Finding the bright side of Pennsylvania's turkey population decline
Ever had someone come up to you and say, “there's good news and bad news?”
For more than a quarter century, turkey hunters rarely had to deal with that.
There were about 1.3 million turkeys in the United States in 1973 when the National Wild Turkey Federation was formed. By the early 2000s, the group says, the population hit a historic high of nearly seven million.
There seemed no end to where the numbers might go.
While the birds aren't exactly struggling, populations seem to have settled into a new, lower normal in many places.
Pennsylvania, for example, had an estimated 280,000 turkeys at its peak in the early 2000s, according to the Game Commission. The population dropped to fewer than 200,000, then rebounded.
But it's never come all the way back, fluctuating between 204,000 and 234,000 since 2011.
With the fall turkey seasons here, it looks to be more of the same this year.
Summer sighting surveys indicate that turkey numbers are comparable — neither significantly higher nor lower — than they were last year.
Pennsylvania's 2016 survey revealed an average of 2.37 poults, or newborn birds, per hen, according to the Game Commission. This year, the statewide average was 2.28.
Things varied widely, though.
Unit 4A had 4.62 poults per hen this year. No other unit performed better. But in unit 2A, there were just 0.92. No unit did worse.
“Turkey reproduction this summer varied across the state with above-average recruitment in some wildlife management units but below average in neighboring ones, so it's best to get out and see for yourself what the reproduction was like in your area,” said Mary Jo Casalena, the commission's turkey biologist.
Lest Keystone State hunters feel too bad, though, they at least can take some level of comfort in two things.
First, it's not just here.
Turkey populations are struggling to some degree in other states, too.
The summer turkey sighting survey done by the Maryland Department of Natural Resources revealed 2.3 poults per adult hen. That's a little better than last year's 2.0, but still below the 15-year average of 3.

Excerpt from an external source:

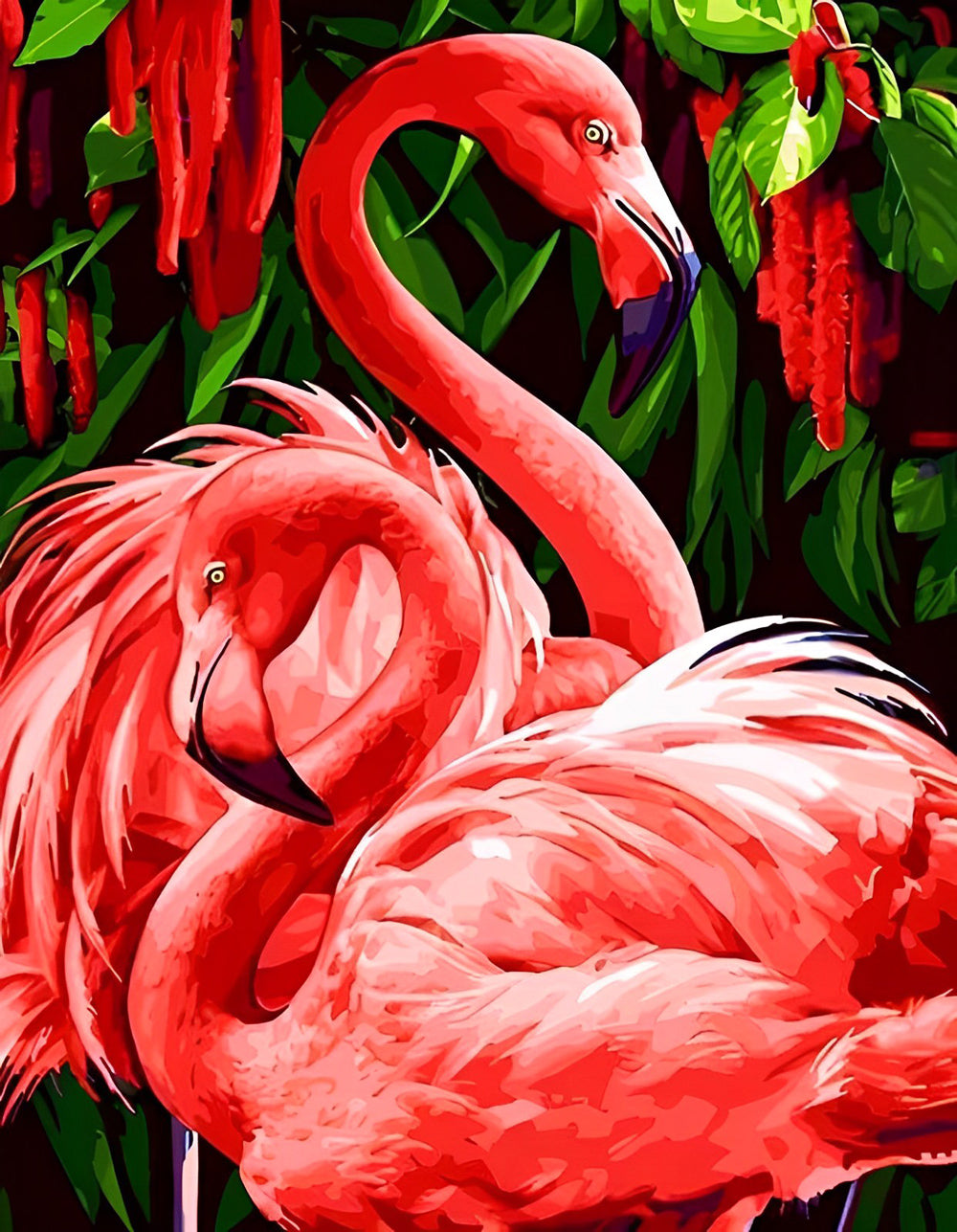 Twee Grote Flamingo's Diamond Painting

That's “less than ideal,” admitted Paul Peditto, the agency's wildlife and heritage service director.
New York is seeing much the same thing.
According to that state's Department of Environmental Conservation, this year's summer turkey sighting survey found 2.5 poults per adult hen. That's down from 2.8 a year ago and the lowest recorded since 2009.
“Reproductive success gradually improved from the low observed in 2009 through 2015, but the past two years have been below the 10-year average,” the agency said.
Second, the hunting can still be good.
In Maryland, Peditto said, while it's true that populations are down, they're down from a big peak, so plenty of birds remain.
The same is true in Pennsylvania, Casalena said.
Spring gobbler hunters this year killed an estimated 38,101 birds. That was 6 percent more than 2016, so birds remain available, she said.
That's true even those fall harvests are trending downward.
Last year's fall harvest was 10,844, down 35 percent over the previous three-year average of 16,688.
Casalena attributed that to a variety of factors, from decreased fall hunting participation to below-average turkey reproduction and shorter seasons.
Time remains for hunters to do better this fall. The first phase of hunting has closed in some wildlife management units but continues in others. And there's still the statewide three-day season that starts on Thanksgiving. That's a big one; about 18 percent of the fall harvest occurs then.
To find birds, Casalena suggests looking for food first.
The abundance of food, from acorn, beech and cherry production to soft mast — think apples and grapes — varies pretty widely by region.
The birds will be around food, of course. But how much food is available to them can determine, in part, hunter success.
Areas with abundant food sources tend to make the flocks more nomadic and therefore harder to find, Casalena said. The birds could be anywhere at any time.
Areas with less food, by comparison, tend to keep flocks congregated, making them easier to find, she said.